(DATASET EXCERPTS)
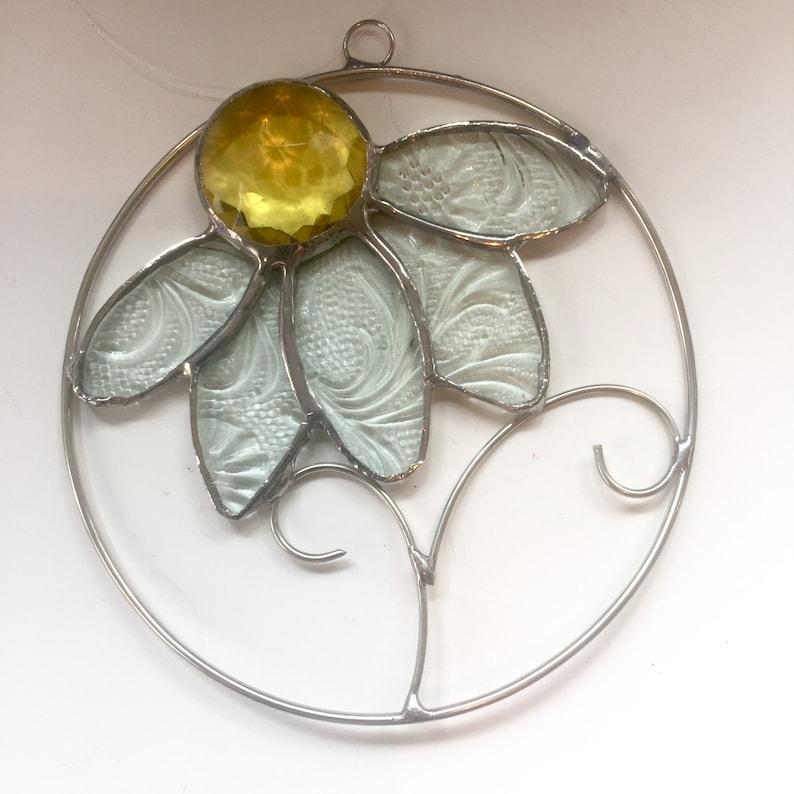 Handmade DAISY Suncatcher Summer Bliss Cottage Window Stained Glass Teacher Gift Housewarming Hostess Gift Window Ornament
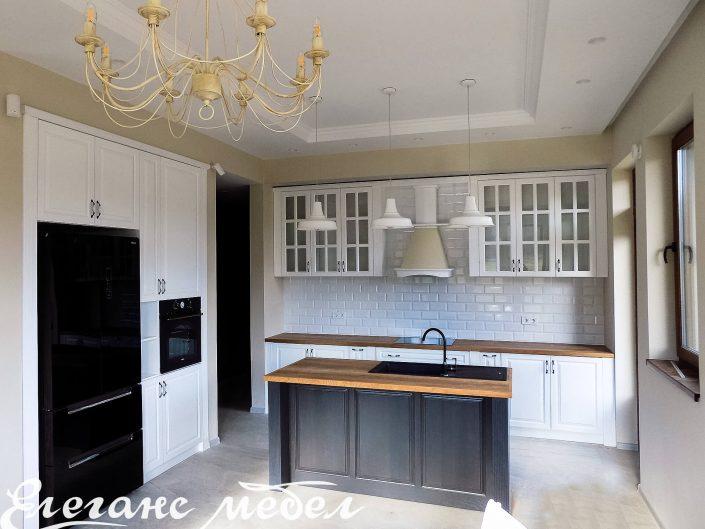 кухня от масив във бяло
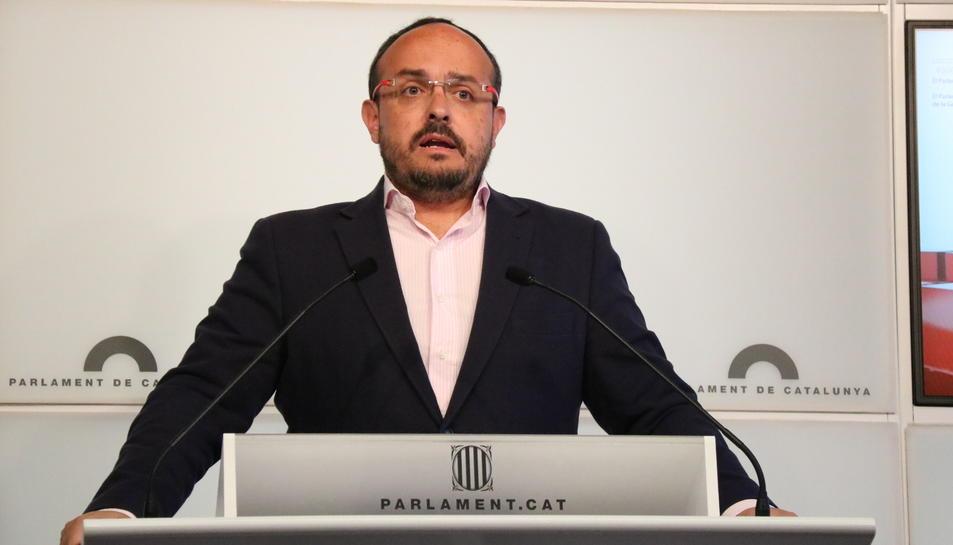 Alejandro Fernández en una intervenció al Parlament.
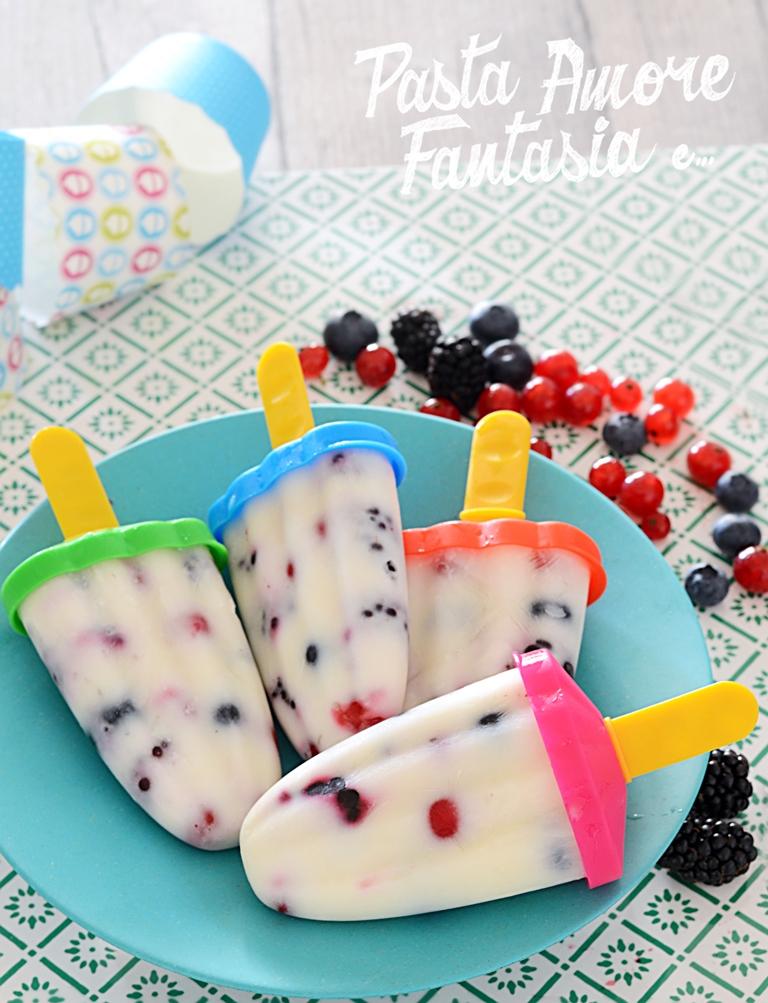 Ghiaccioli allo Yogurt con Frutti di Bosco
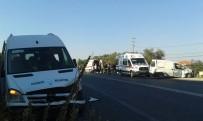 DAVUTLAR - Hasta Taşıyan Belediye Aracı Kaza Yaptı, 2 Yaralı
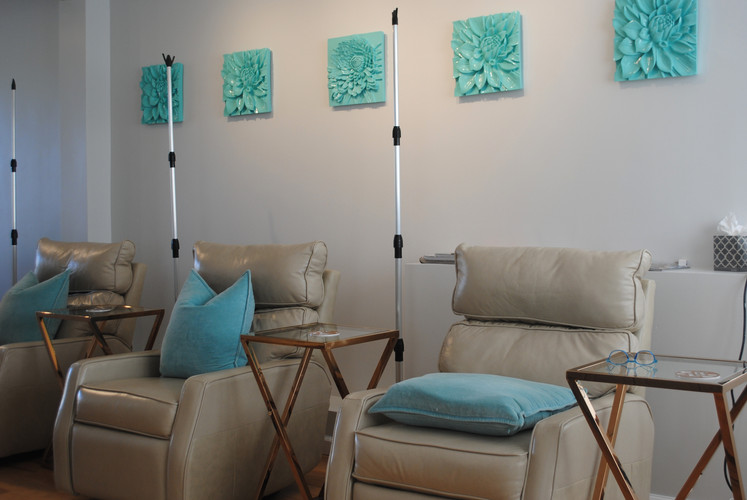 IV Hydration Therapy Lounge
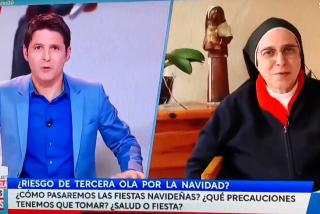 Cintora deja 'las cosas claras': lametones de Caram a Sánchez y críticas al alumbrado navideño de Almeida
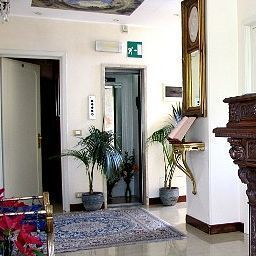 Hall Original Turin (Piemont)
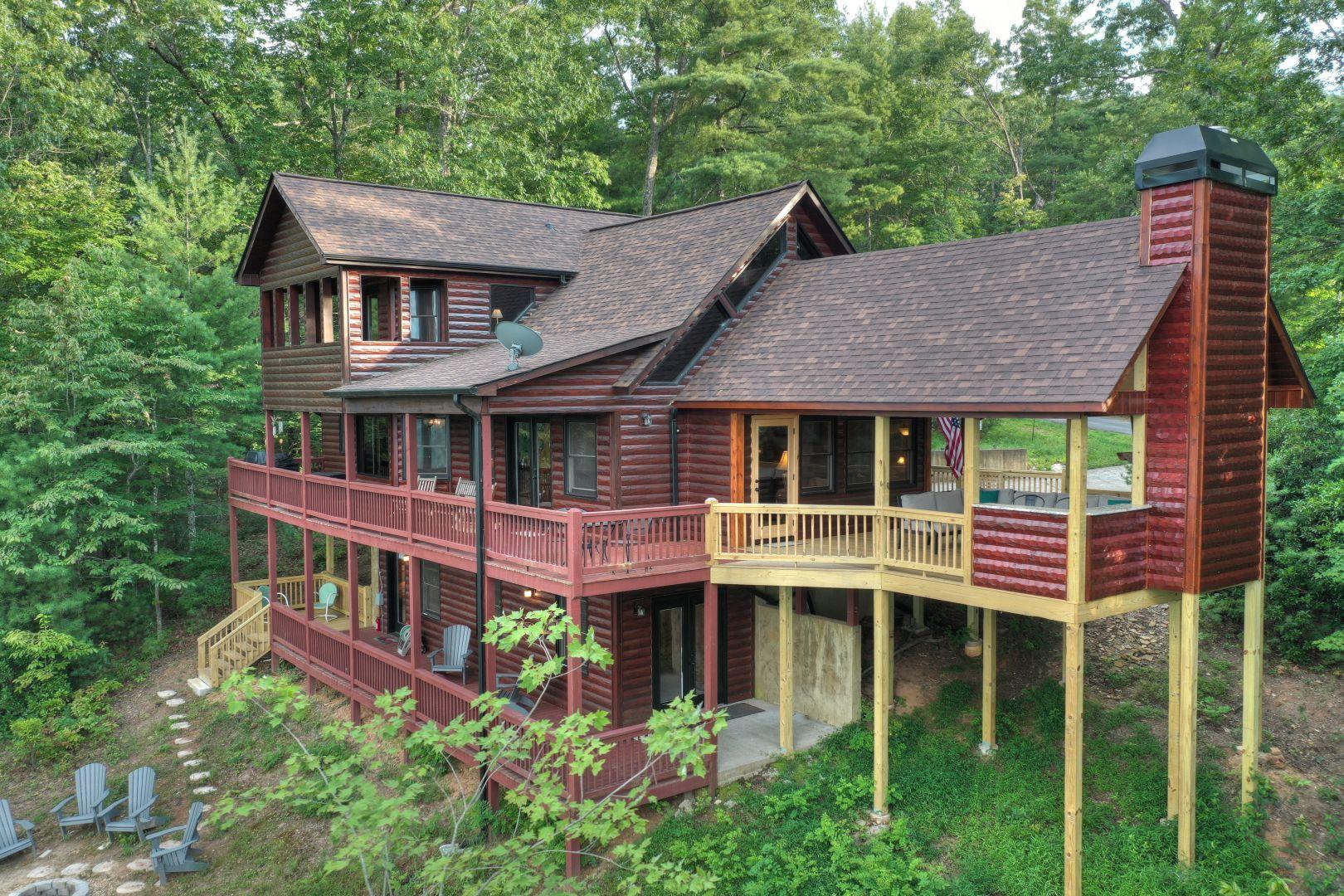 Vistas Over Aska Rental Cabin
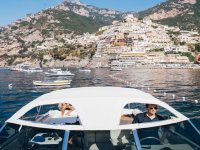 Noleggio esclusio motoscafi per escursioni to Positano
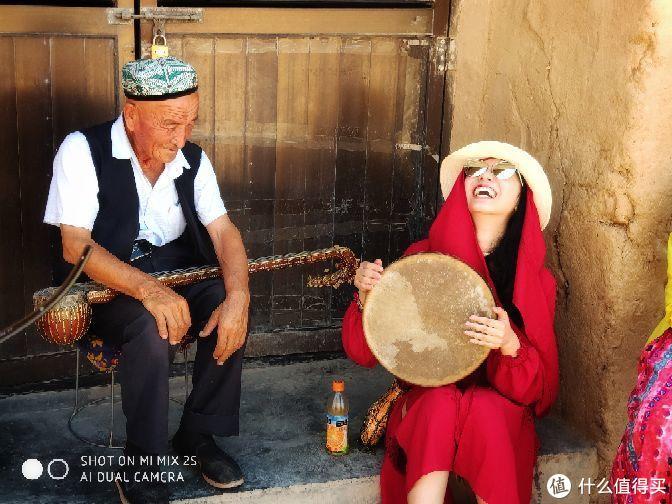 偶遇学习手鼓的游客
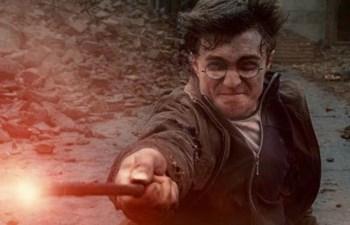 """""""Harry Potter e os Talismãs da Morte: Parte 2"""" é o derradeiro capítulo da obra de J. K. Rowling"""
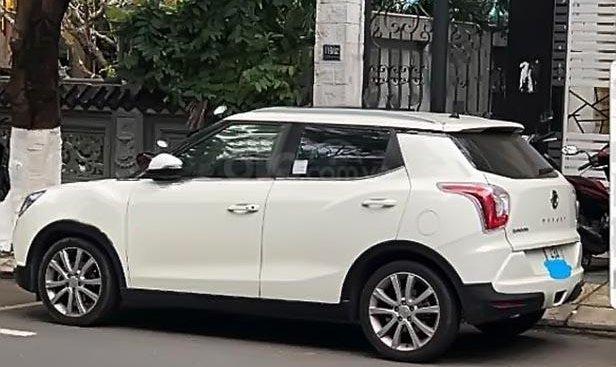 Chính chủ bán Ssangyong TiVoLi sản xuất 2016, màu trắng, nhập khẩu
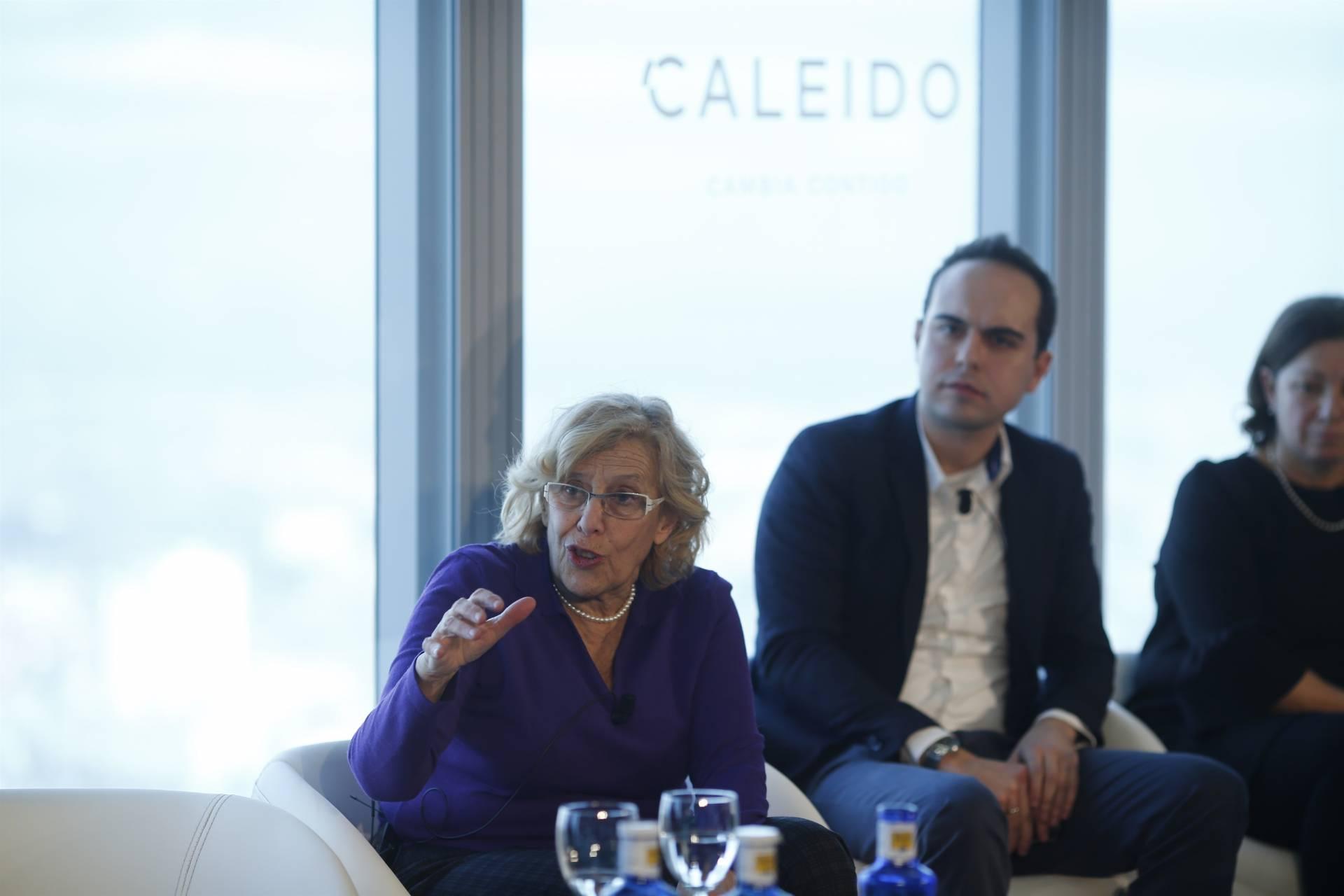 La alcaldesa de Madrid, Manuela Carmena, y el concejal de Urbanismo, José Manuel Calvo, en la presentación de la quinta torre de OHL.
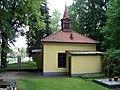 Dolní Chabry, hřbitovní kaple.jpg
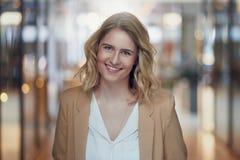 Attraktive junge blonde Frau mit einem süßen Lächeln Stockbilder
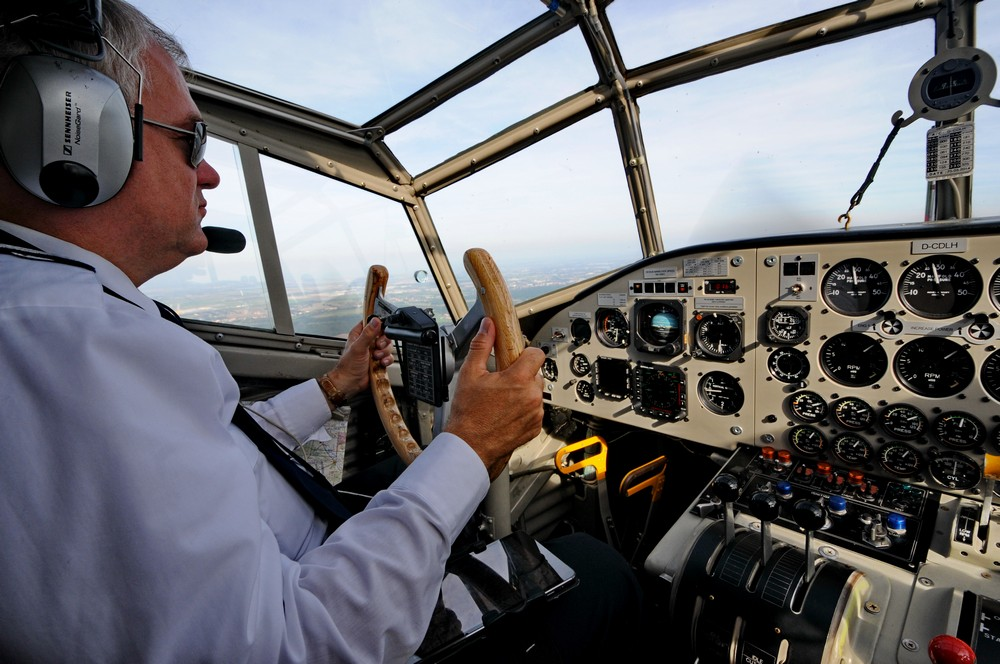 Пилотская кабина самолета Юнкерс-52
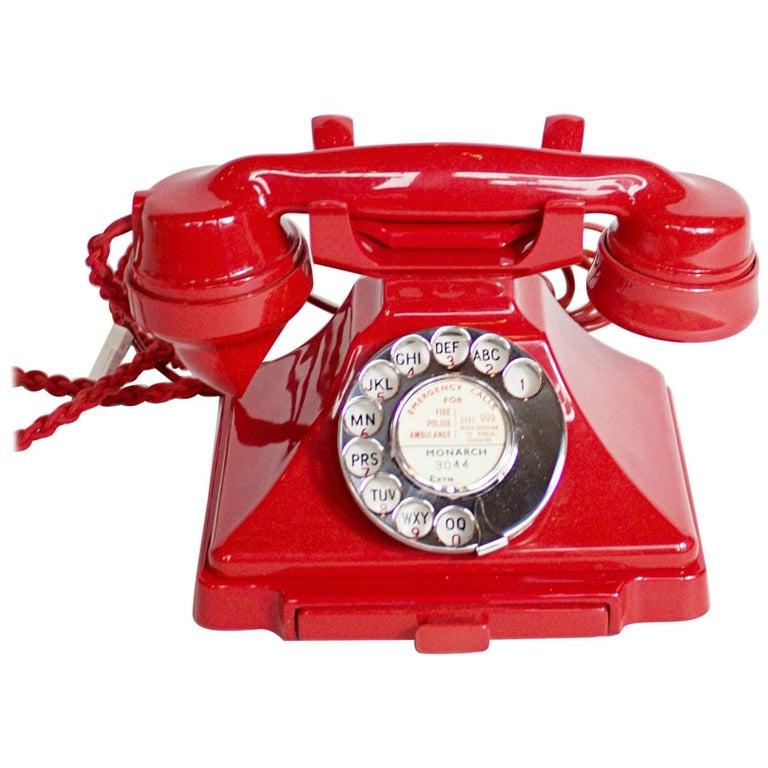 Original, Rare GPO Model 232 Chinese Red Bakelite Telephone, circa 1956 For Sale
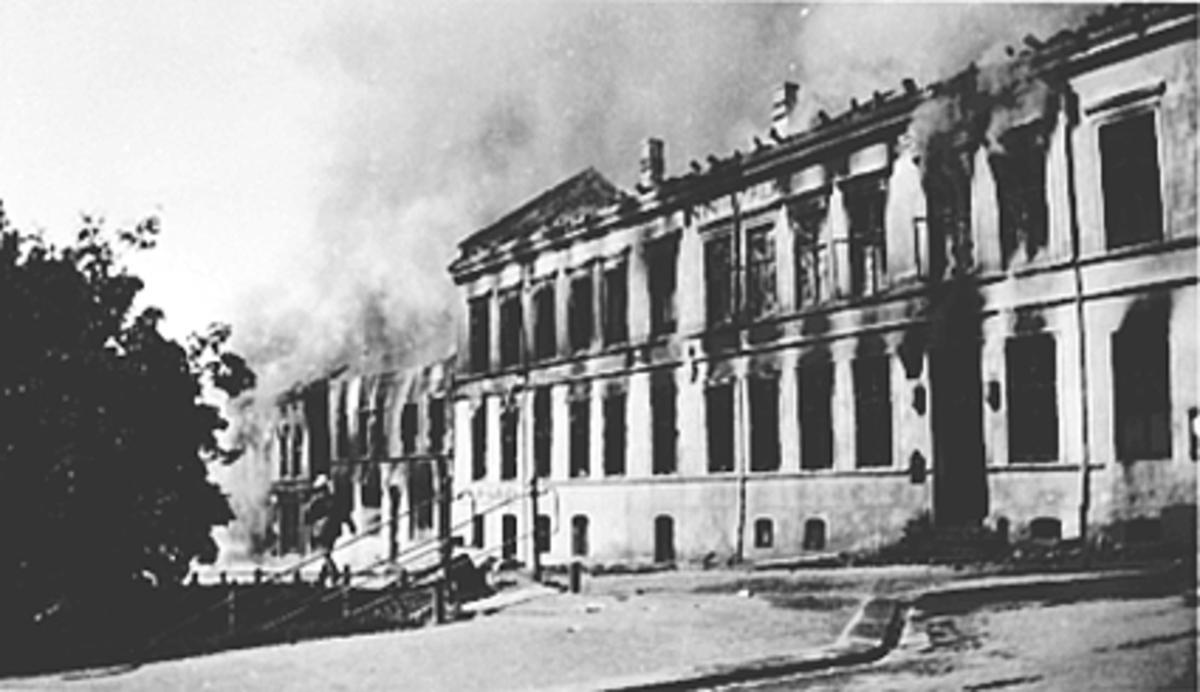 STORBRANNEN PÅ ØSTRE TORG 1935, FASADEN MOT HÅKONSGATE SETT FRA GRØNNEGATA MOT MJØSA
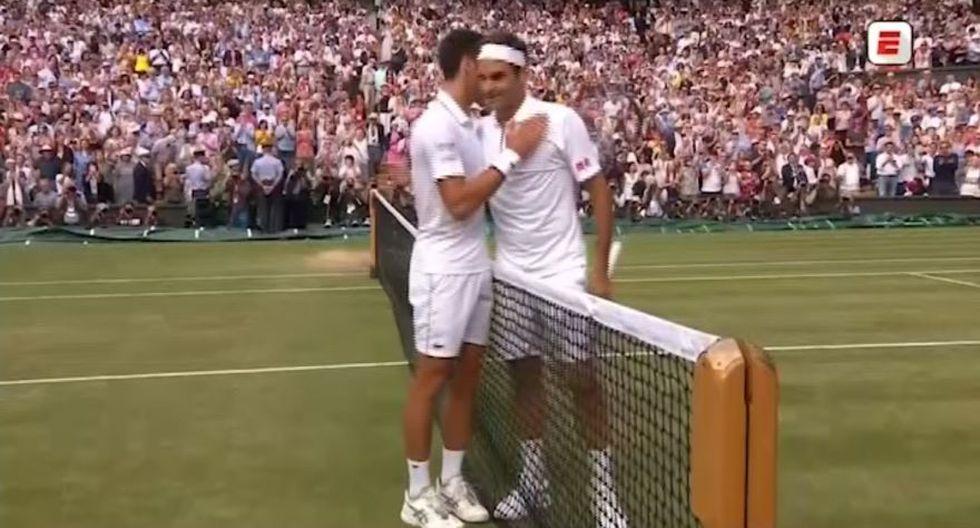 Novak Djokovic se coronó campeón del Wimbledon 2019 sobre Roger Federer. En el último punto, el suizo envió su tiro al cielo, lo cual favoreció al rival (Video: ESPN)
(End DATASET EXCERPTS)
Write the listing out exactly, word for word, but omit the pictures.

 Handmade DAISY Suncatcher Summer Bliss Cottage Window Stained Glass Teacher Gift Housewarming Hostess Gift Window Ornament
 кухня от масив във бяло
 Alejandro Fernández en una intervenció al Parlament.
 Ghiaccioli allo Yogurt con Frutti di Bosco
 DAVUTLAR - Hasta Taşıyan Belediye Aracı Kaza Yaptı, 2 Yaralı
 IV Hydration Therapy Lounge
 Cintora deja 'las cosas claras': lametones de Caram a Sánchez y críticas al alumbrado navideño de Almeida
 Hall Original Turin (Piemont)
 Vistas Over Aska Rental Cabin
 Noleggio esclusio motoscafi per escursioni to Positano
 偶遇学习手鼓的游客
 """""""Harry Potter e os Talismãs da Morte: Parte 2"""" é o derradeiro capítulo da obra de J. K. Rowling"""
 Chính chủ bán Ssangyong TiVoLi sản xuất 2016, màu trắng, nhập khẩu
 La alcaldesa de Madrid, Manuela Carmena, y el concejal de Urbanismo, José Manuel Calvo, en la presentación de la quinta torre de OHL.
 Dolní Chabry, hřbitovní kaple.jpg
 Attraktive junge blonde Frau mit einem süßen Lächeln Stockbilder
 Пилотская кабина самолета Юнкерс-52
 Original, Rare GPO Model 232 Chinese Red Bakelite Telephone, circa 1956 For Sale
 STORBRANNEN PÅ ØSTRE TORG 1935, FASADEN MOT HÅKONSGATE SETT FRA GRØNNEGATA MOT MJØSA
 Novak Djokovic se coronó campeón del Wimbledon 2019 sobre Roger Federer. En el último punto, el suizo envió su tiro al cielo, lo cual favoreció al rival (Video: ESPN)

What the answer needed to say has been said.